In 1976, Coombe announced he was taking a "sabbatical" from competitive play, to focus on his family. He returned for the 1979–80 season to play third for the Dave Van Dine rink, curling out of the RCMP Curling Club. The team made the 1980 provincial championships, where Coome was voted all-star third. The team finished in third in the round robin, in a three-way tie, but lost in a playoff to Bob Fedosa of the Annandale Club in Ajax. The team made it to the provincial championships again in 1982, where they lost in the semifinal to the Toronto Avonlea Club's Dave Walker rink. Knee issues forced Coombe into another retirement in 1983, and was replaced by Earle Morris on the Van Dine rink.

===Seniors===
In 2002, curling third for Van Dine, Coombe made it to the finals of the Ontario Senior Men's Championship.
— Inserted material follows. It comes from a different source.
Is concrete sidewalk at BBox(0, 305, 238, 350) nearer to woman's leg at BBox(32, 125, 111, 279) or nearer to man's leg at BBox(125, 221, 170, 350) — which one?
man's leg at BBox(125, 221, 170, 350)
In 2005, he won the provincial master's championship (curlers over 60 years old), playing third for Rod Matheson. In 2012, again with Matheson, Coombe won the provincial Grand Masters championship, for curlers over 70.

==Personal life and death==
Coombe was born at the Hotel Dieu Hospital in Kingston, Ontario, the son of J. H. Coombe and Doris Irene Clyde.

He was a survey technician, working for the Regional Municipality of Ottawa-Carleton, later the City of Ottawa Survey and Mapping Department. At the time of the 1972 Brier, he was working with the Regional Loan Department of the federal government. He briefly lived in Toronto while taking a provincial land surveyors course, and was scheduled to take his final exams at the same time as the Brier.

Coombe died from cancer on May 22, 2026, at the age of 85. He was married to Lynda Jeffrey, and had two children.

==Honours==
In 2000, Coombe and his 1972 Consols winning team were inducted into the Ottawa Sport Hall of Fame.